## REQUIRED WORK
In the exam-day post below, which kind of behavior is heavily associated with Obsessive Compulsive Disorder/Anxiety?

## EXERCISE TEXT
★ ★ ★ ★ ★

If you didn’t know already, ritualistic behavior is heavily associated with Obsessive Compulsive Disorder/Anxiety. And if you didn’t know that…well…don’t start freaking out on me. You’re going to do great! Maybe, I should say. Lol. I don’t want to give you false reassurance (another thing you should know for your exam). I mean, who wouldn’t have a little anxiety before the big test? Am I right?
The day before the exam, I didn’t do much. I didn’t even go through a single practice question. I took the opportunity to rest my mind. #TherapeuticDeConditioning right before the big day, as I would like to call it. This is important people. Take that advice how you wish.

★ ★ ★ ★ ★

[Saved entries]
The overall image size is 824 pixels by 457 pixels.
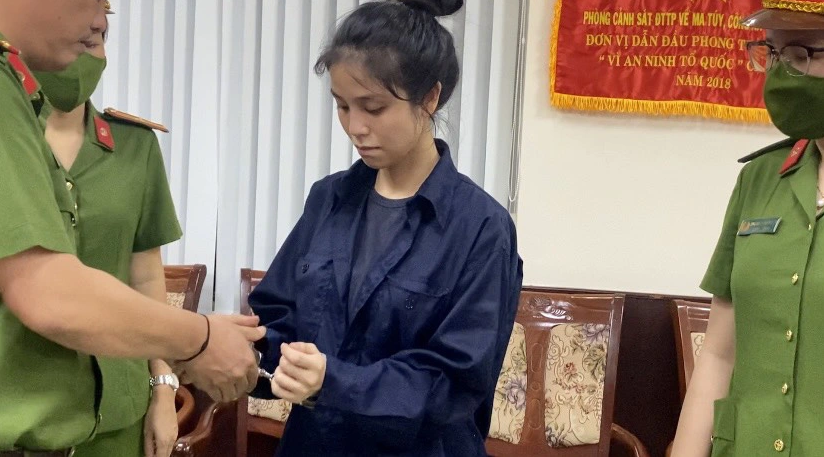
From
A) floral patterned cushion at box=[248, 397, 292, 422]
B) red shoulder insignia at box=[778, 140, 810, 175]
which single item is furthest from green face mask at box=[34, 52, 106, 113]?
floral patterned cushion at box=[248, 397, 292, 422]

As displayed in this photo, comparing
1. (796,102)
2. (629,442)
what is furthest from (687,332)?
(796,102)

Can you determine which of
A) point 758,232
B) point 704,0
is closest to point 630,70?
point 704,0

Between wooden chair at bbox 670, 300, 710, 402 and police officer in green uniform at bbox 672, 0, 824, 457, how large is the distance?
114cm

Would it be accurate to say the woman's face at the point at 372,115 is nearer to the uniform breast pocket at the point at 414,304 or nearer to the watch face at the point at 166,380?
the uniform breast pocket at the point at 414,304

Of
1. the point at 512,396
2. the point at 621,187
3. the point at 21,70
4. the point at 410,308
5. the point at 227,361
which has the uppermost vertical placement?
the point at 21,70

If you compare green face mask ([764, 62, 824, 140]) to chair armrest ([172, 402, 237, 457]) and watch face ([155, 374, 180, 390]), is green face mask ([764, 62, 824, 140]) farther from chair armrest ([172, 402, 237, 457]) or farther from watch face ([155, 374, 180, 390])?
chair armrest ([172, 402, 237, 457])

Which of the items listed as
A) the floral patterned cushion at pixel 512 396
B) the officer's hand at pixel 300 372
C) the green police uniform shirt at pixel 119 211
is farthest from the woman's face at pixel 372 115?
the floral patterned cushion at pixel 512 396

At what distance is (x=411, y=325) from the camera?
1.38 m

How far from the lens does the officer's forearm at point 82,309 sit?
102cm

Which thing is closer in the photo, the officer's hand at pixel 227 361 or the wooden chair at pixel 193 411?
the officer's hand at pixel 227 361

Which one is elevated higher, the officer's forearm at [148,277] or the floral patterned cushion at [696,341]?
the officer's forearm at [148,277]

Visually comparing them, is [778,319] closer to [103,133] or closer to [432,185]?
[432,185]

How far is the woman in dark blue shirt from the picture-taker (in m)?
1.32

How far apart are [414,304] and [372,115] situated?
0.33 meters
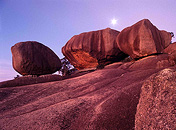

★ ★ ★ ★ ★

## EXERCISE RESPONSE
Ritualistic behavior.